* [TEXTE À ANALYSER]:
:::::

L’envahissement du droit par des considérations qui lui sont étrangères est la cause des régressions démocratiques. Cette logique trouve dans le “terrorisme” un prétexte pour imposer encore plus vite cette régression du droit, alors que la nature économique du “terrorisme” est occultée du débat et qu’elle permet des moyens efficaces pour le prévenir sans avoir à menacer les droits fondamentaux. La loi Urvoas fait régresser les droits fondamentaux sans que cela soit justifié. Elle témoigne d’une même inspiration et des mêmes effets que la la loi Macron, puisqu’elles emportent une atteinte à la démocratie, une régression que l’on retrouve au niveau européen dans l’accord transatlantique.

Les actes criminels qualifiés de “terroriste” participent à la promotion d’une politique régressive en matière de droits de l’Homme, comme la dette publique sert de prétexte à la régression des droits sociaux économiques et culturels, qui sont également des droits de l’Homme.

L’origine des causes du terrorisme sont dans la manipulations des populations dans les luttes d’influences des blocs. La chute du bloc soviétique a peut-être suspendu l’opposition des blocs mais elle n’a pas éteint les foyers que celle-ci a allumés ou entretenus, voire développés. Les motifs de tensions sont restés avec les moyens et les compétences décuplés qu’ont apportés et transmis des “conseillers“.

La dimension de l’analyse économique du phénomène criminel est peu débattue dans la lutte que prétendent mener les autorités contre le “terrorisme”.

:::::

* [DONNÉES FOURNIES]:
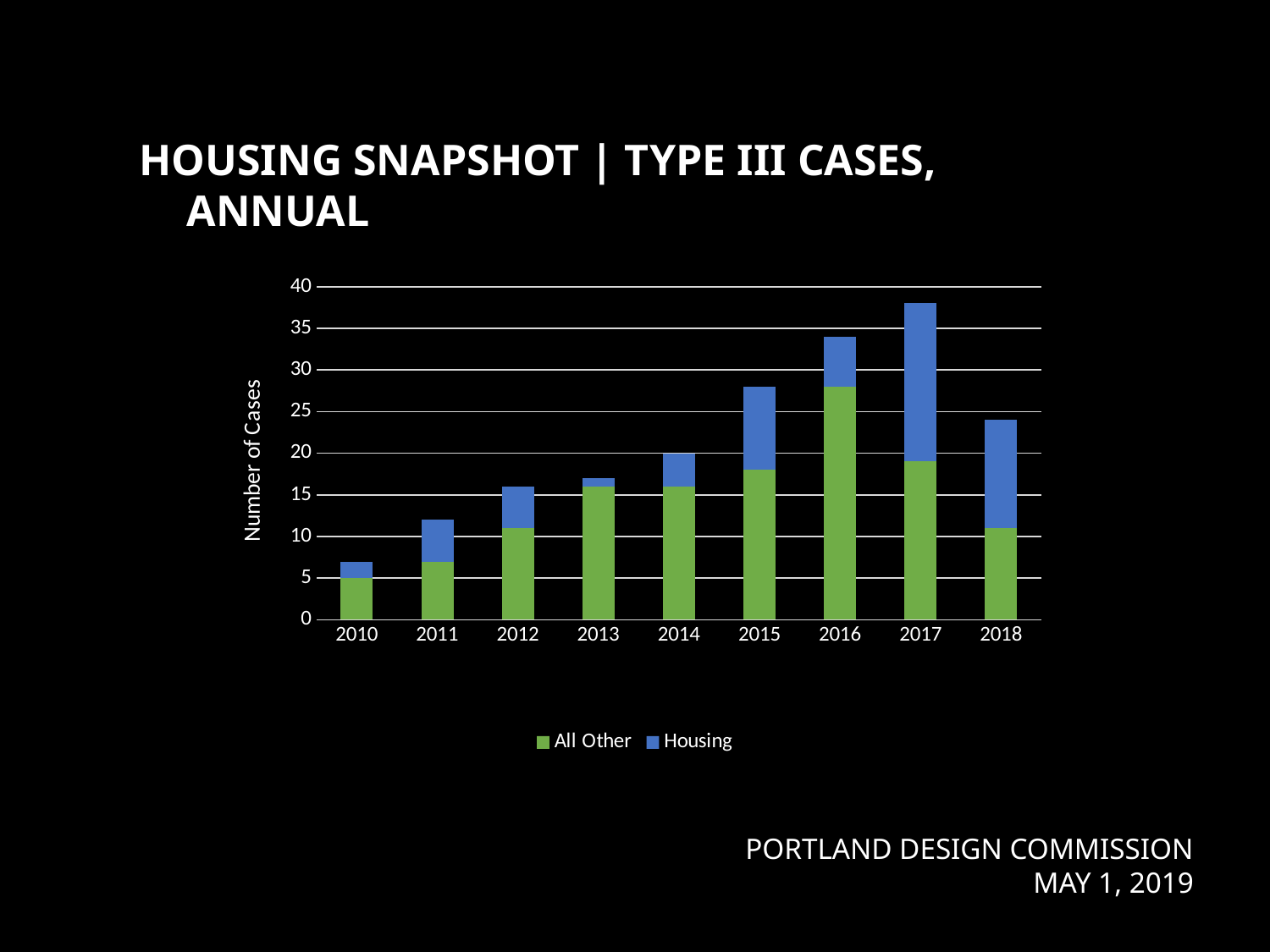
Which year has the tallest total bar? 2017 What kind of chart is shown on the slide? stacked bar chart Is the total number of cases in 2018 greater or less than 25? less How many series does the legend list? 2 How many years are shown on the x axis? 9 What is the label of the y axis? Number of Cases Do the total bars generally rise or fall from 2010 to 2017? rise Is the total number of cases in 2017 greater or less than 35? greater Which year has the shortest total bar? 2010 Is the All Other value for 2016 greater or less than 25? greater Which year has a larger total bar, 2015 or 2016? 2016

:::::

* [OBJECTIF DE L'EXERCICE]:
Rédigez la suite du texte sur le terrorisme et la régression des droits fondamentaux, en partant de sa dernière phrase.

* [RÉPONSE RÉDIGÉE]:
UNE DIMENSION ÉCONOMIQUE LAISSÉE DE COTÉ

Le but de toute activité criminelle est pourtant une recherche de gains, de profits, comme celle d’une activité commerciale, dont elle se différencie par la volonté de s’émanciper des règles de droit, en se plaçant dans l’illégalité.

La criminalité est une forme brutale d’économie, voire de politique, et il n’y a pas d’incompatibilité “économique” entre ce qui est légal, ou paraît l’être, et ce qui ne l’est pas. L’Allemagne a connu un régime politique criminel dont l’économie reposait sur le vol, la spoliation, l’esclavage et la négation de la dignité jusqu’à l’organisation industrielle de la disparition de groupes de population. Cela n’a pas empêché de grandes entreprises, qui prospèrent encore aujourd’hui, de contracter avec ce régime criminel, de faire des affaires et de s’enrichir.

Ce n’est donc pas l’économie qui pose les limites entre ce qui est criminel ou ce qui est commercial, mais bien seulement le droit. D’où la dangerosité à voir aujourd’hui des lois adoptées par et pour des motifs économiques qui font régresser l’efficacité des droits, à commencer par les droits de l’Homme dans les pays riches.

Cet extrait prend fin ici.